Zelaya kehrt heim

Der im Juni 2009 gestürzte Präsident von Honduras, Manuel Zelaya, wird am kommenden Sonnabend in sein Heimatland zurückkehren, wo er mit einer Großdemonstration begrüßt werden soll. Auch für rund 200 Menschen, die nach dem Staatsstreich aus dem zentralamerikanischen Land flüchten mußten, steht einem Ende ihres Exils nichts mehr im Wege. Die Putschgegner, die sich in der Nationalen Volkswiderstandsfront (FNRP) zusammengeschlossen haben, können sich als politische Partei registrieren lassen und künftig an Wahlen teilnehmen. Das geht aus einem Abkommen hervor, das Zelaya und der gegenwärtige honduranische Staatschef Porfirio Lobo am vergangenen Wochenende im kolumbianischen Cartagena de Indias unterzeichnet haben. Als Zeugen stehen unter dem Papier auch die Namen von Kolumbiens Staatschef Juan Manuel Santos und von Venezuelas Präsident Hugo Chávez, auch wenn dieser wegen einer Knieverletzung nicht in das Nachbarland gereist war.

Die beiden südamerikanischen Präsidenten hatten vor einigen Wochen die Aufgabe übernommen, in Honduras zu vermitteln, um Tegucigalpa eine Rückkehr in die internationalen Institutionen zu ermöglichen, aus denen das Regime nach dem Putsch ausgeschlossen worden war. Nun dürfte nichts mehr gegen eine Wiederaufnahme von Honduras in die Organisation Amerikanischer Staaten (OAS)sprechen. OAS-Generalsekretär José Miguel Insulza kündigt bereits an, daß ein entsprechender Beschluß möglicherweise bereits am morgigen Donnerstag bei einer außerordentlichen Vollversammlung des Staatenbundes getroffen werden könnte. Bereits am Montag hatten Nicaragua, Guatemala und El Salvador beschlossen, die Beziehungen zu Honduras zu normalisieren und das Land in das zentralamerikanische Integrationssystem SICA zurückkehren zu lassen.

In den vergangenen Monaten war das honduranische Regime wirtschaftlich immer mehr unter Druck geraten. In Folge des Staatsstreichs war das Wirtschaftswachstum des Landes US-amerikanischen Regierungsangaben zufolge allein im vergangenen Jahr um 2,1 Prozent eingebrochen, während die unmittelbaren Nachbarländer Zuwachsraten verzeichnen konnten.
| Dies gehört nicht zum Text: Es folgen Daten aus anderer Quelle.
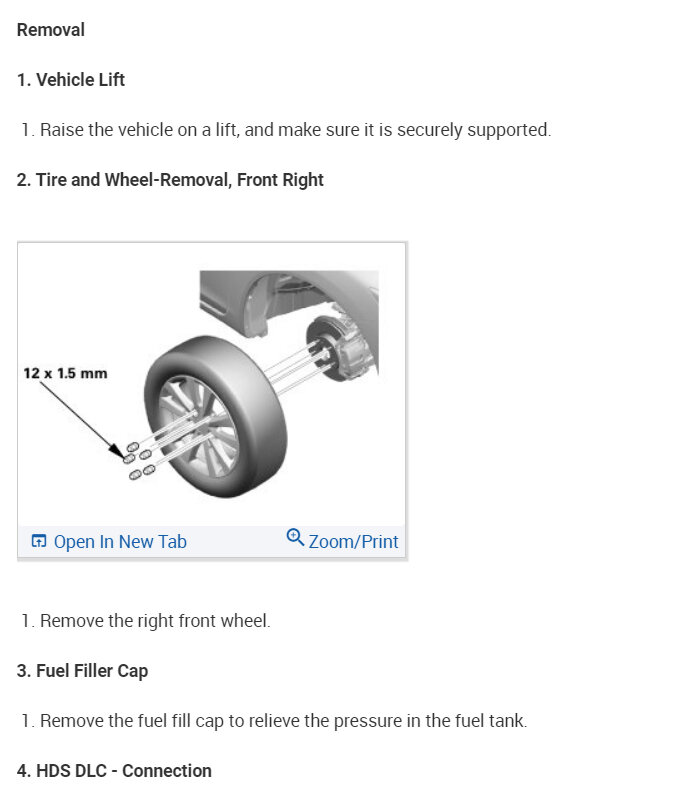 Removal

1. Vehicle Lift

1. Raise the vehicle on a lift, and make sure it is securely supported.

2. Tire and Wheel-Removal, Front Right

12 x 1.5 mm

Open In New Tab

Zoom/Print

1. Remove the right front wheel.

3. Fuel Filler Cap

1. Remove the fuel fill cap to relieve the pressure in the fuel tank.

4. HDS DLC - Connection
Selbst offiziellen Angaben des honduranischen Statistikamtes zufolge liegt der Anteil der in extremer Armut lebenden Bevölkerung, der am Tag weniger als einen US-Dollar zum Leben hat, bei insgesamt 21,5 Prozent, in den ländlichen Gebieten des Landes sogar bei 34,7 Prozent.

Vor diesem Hintergrund sah sich das Regime von Porfirio Lobo offenbar zu weitgehenden Zugeständnissen gezwungen, die sich teilweise wie eine Kapitulation der Putschisten lesen. In dem Dokument wird nicht nur indirekt eingestanden, daß es sich beim Sturz Zelayas tatsächlich um einen Staatsstreich gehandelt hat, sondern sogar die Möglichkeit der Einberufung einer verfassunggebenden Versammlung ausdrücklich eingeräumt. Dazu soll mit einer Verfassungsreform die Möglichkeit zu einer Volksabstimmung geschaffen werden. Eine solche Befragung der Bevölkerung, ob diese eine Neuausarbeitung des honduranischen Grundgesetzes befürwortet, hatte den Putschisten im Juni 2009 als Vorwand für ihre Aktion gedient. Nun sieht sich die Widerstandsbewegung als Sieger, denn die verfassunggebende Versammlung war neben der Heimkehr Zelayas ihre zentrale Forderung.

Während Zelaya das Abkommen als »historisch« würdigte, kündigte Venezuelas Präsident Hugo Chávez an, die Umsetzung der Vereinbarung genau verfolgen zu wollen. »Wir wissen, daß es in Honduras innere und äußere Kräfte geben wird, die versuchen werden, dieses Abkommen zu boykottieren«, warnte er am vergangenen Sonntag in seiner wöchentlichen Fernsehsendung »Aló Presidente«.